Il candidato alla Presidenza per l'Avante, Augusto Cury, ha concluso lunedì 7 una passeggiata con sostenitori a Copacabana, nella Zona Sud di Rio de Janeiro. È arrivato all'evento verso le 11:30, due ore e mezza dopo l'inizio del raduno.
Durante l'evento, Cury ha affermato che i ministri della Corte Suprema Federale (STF) devono rendere conto ai brasiliani. Secondo lui, la STF o alcuni membri della Corte devono presentare tutti i conti necessari al loro "padrone", che è il contribuente. Il candidato ha sottolineato che c'è un solo padrone: più di 200 milioni di brasiliani.

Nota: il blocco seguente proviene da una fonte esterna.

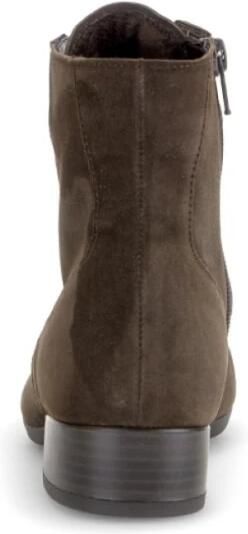 Gabor Lace-up Ankle Boot 8031.04.004 - Foto 3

Cury ha dichiarato che non è possibile accettare ancora la corruzione nel paese e ha affermato che chi non deve, si difende, e se veramente non deve, è libero, ma chi deve deve essere condannato. Ha sottolineato che il Brasile non sopporta tanta corruzione.
Il candidato ha affermato che non sta facendo un giudizio di valore, ma ha detto che, come brasiliano, medico, imprenditore e lavoratore, è necessario fermare questa "epidemia di corruzione". Secondo lui, il Brasile sta collassando.